■ SELECTED EXCERPT ■
=====
Industry Sees Sharp Uptick in Prop 65 Notices, AHPA Warns

November 11, 2010

Proposition 65 notices served to supplement companies have approximately doubled this year, said presenters at an October American Herbal Products Association (AHPA; Silver Spring, MD) webcast.

Proposition 65 notices served to supplement companies have approximately doubled this year, said presenters at an October American Herbal Products Association (AHPA; Silver Spring, MD) webcast.

            Most notices have been filed by a single private plaintiff, an organization called the Environmental Research Center. More than 100 supplement companies had received 60-day notices in the four months preceding October 18, alleging that products may contain lead, and in some cases arsenic, while failing to provide warnings to consumers, said AHPA.

            AHPA president Michael McGuffin said that the number of notices filed in the last four months nearly equals the number of notices filed over the entire past decade.
=====
■ Collected data ■
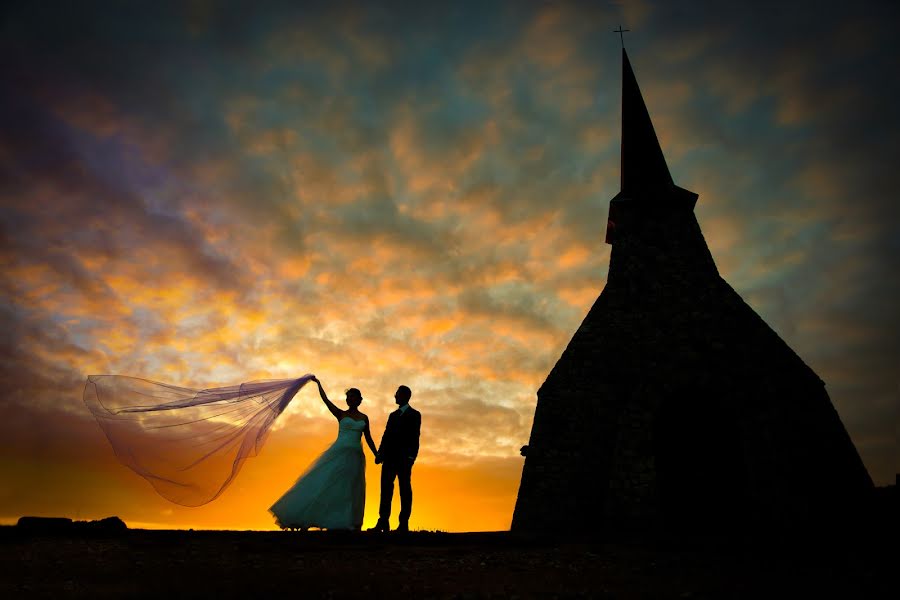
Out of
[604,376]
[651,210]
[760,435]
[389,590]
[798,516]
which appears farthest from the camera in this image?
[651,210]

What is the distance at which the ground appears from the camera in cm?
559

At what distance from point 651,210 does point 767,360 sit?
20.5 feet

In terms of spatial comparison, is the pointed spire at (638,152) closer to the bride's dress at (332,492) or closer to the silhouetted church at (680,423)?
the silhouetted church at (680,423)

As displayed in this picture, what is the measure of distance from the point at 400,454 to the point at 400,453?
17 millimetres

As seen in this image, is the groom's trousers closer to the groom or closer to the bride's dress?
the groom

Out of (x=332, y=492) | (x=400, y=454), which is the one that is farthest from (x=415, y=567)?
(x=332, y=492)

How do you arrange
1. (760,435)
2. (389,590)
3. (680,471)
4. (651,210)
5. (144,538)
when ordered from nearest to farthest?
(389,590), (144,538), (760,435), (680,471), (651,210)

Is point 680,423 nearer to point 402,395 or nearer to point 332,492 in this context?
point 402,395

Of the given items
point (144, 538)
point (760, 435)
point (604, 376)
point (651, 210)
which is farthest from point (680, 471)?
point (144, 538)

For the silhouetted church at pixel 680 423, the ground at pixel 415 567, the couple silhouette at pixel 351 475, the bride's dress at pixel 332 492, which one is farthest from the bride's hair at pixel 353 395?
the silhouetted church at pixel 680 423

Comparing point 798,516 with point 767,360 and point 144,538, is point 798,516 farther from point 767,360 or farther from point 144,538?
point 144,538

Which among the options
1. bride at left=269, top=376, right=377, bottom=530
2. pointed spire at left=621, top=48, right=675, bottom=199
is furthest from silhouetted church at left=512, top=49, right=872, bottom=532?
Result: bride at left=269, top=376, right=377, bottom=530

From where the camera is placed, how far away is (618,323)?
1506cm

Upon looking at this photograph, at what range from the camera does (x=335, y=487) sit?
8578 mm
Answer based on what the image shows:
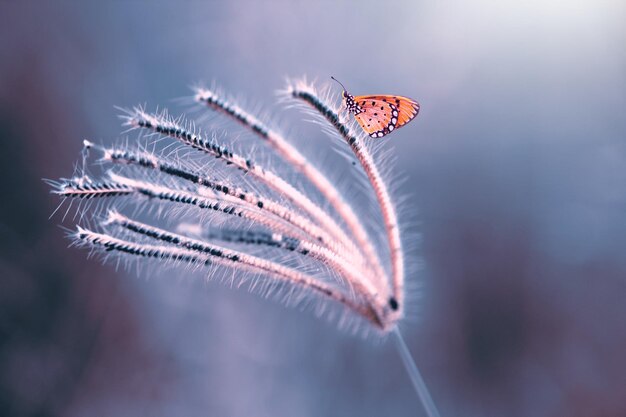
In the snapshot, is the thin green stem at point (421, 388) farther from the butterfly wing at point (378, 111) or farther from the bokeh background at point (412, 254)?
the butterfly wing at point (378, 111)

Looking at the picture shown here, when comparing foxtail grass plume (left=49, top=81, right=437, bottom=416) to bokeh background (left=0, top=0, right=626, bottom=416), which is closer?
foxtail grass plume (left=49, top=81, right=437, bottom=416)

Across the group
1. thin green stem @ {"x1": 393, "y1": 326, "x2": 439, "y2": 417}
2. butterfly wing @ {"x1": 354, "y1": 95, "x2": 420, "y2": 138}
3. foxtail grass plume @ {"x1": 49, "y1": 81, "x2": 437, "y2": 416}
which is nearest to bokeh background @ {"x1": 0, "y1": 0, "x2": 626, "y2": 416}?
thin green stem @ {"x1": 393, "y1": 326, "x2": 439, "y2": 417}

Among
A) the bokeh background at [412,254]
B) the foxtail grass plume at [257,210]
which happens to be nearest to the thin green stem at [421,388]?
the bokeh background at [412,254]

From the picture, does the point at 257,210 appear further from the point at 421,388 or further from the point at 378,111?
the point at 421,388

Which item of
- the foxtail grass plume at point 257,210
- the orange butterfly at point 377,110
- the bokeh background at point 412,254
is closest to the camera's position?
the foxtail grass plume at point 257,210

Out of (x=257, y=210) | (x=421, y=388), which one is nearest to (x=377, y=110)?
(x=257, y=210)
=====
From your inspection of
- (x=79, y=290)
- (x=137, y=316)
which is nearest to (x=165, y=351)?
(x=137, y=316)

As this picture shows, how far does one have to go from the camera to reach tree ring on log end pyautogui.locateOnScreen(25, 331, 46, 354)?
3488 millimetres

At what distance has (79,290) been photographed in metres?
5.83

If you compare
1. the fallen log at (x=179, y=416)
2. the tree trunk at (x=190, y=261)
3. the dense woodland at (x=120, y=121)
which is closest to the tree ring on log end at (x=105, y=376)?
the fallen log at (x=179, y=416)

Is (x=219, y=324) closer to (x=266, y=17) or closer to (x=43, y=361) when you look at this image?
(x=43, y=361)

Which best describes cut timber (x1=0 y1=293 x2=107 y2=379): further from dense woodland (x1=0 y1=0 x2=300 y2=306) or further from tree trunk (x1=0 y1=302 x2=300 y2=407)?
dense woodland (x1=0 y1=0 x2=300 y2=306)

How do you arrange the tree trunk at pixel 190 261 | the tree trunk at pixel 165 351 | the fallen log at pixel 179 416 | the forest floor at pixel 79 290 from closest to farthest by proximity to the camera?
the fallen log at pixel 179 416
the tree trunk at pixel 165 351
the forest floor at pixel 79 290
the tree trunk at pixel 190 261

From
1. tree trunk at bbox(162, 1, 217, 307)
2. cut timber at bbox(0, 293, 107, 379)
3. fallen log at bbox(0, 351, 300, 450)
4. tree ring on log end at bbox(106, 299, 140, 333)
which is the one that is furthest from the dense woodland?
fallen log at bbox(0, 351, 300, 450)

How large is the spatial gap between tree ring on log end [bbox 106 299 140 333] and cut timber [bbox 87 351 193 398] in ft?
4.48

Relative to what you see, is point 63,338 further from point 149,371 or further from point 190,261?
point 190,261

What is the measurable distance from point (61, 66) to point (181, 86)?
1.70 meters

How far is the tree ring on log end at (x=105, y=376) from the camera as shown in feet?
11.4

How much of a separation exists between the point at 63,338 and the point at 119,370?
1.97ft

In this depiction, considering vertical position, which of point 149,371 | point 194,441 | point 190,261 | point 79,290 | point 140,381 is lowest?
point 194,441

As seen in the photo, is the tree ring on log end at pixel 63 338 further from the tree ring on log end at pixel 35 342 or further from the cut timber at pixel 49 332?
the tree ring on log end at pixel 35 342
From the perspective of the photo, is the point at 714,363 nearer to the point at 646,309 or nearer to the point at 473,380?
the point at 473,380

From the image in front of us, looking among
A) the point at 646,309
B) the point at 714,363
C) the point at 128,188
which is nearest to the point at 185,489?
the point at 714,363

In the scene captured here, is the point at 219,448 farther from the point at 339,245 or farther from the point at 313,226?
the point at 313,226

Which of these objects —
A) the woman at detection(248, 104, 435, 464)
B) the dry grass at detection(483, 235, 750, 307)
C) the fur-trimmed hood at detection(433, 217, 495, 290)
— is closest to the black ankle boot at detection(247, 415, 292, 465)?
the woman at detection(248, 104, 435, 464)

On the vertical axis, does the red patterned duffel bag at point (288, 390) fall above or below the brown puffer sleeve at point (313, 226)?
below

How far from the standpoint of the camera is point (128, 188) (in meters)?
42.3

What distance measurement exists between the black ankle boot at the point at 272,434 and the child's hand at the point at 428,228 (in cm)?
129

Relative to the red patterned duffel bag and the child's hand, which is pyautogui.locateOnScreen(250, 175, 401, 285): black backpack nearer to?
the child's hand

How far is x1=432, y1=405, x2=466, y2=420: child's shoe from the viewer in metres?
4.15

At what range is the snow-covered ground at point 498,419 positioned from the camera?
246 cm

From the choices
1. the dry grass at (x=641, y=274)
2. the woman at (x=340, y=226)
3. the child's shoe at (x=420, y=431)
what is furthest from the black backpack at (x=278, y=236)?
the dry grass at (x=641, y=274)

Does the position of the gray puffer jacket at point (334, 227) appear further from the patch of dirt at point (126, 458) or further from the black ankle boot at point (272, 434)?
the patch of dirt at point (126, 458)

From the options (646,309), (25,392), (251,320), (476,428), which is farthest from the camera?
=====
■ REQUIRED ACTIONS ■
**a.** Return the passage of the article on Proposition 65 notices that runs between "November 11, 2010" and "consumers, said AHPA.", inclusive.
**b.** Summarize the article on Proposition 65 notices in two sentences.

■ EXPECTED OUTPUTS ■
**a.**
November 11, 2010

Proposition 65 notices served to supplement companies have approximately doubled this year, said presenters at an October American Herbal Products Association (AHPA; Silver Spring, MD) webcast.

Proposition 65 notices served to supplement companies have approximately doubled this year, said presenters at an October American Herbal Products Association (AHPA; Silver Spring, MD) webcast.

            Most notices have been filed by a single private plaintiff, an organization called the Environmental Research Center. More than 100 supplement companies had received 60-day notices in the four months preceding October 18, alleging that products may contain lead, and in some cases arsenic, while failing to provide warnings to consumers, said AHPA.

**b.** Presenters at an October AHPA webcast said Proposition 65 notices served to supplement companies have roughly doubled this year, with most filed by a single private plaintiff, the Environmental Research Center. More than 100 supplement companies received 60-day notices in the four months before October 18 alleging their products may contain lead, and in some cases arsenic, without warning consumers, and AHPA president Michael McGuffin said the notices filed in those four months nearly equal the number filed over the entire past decade.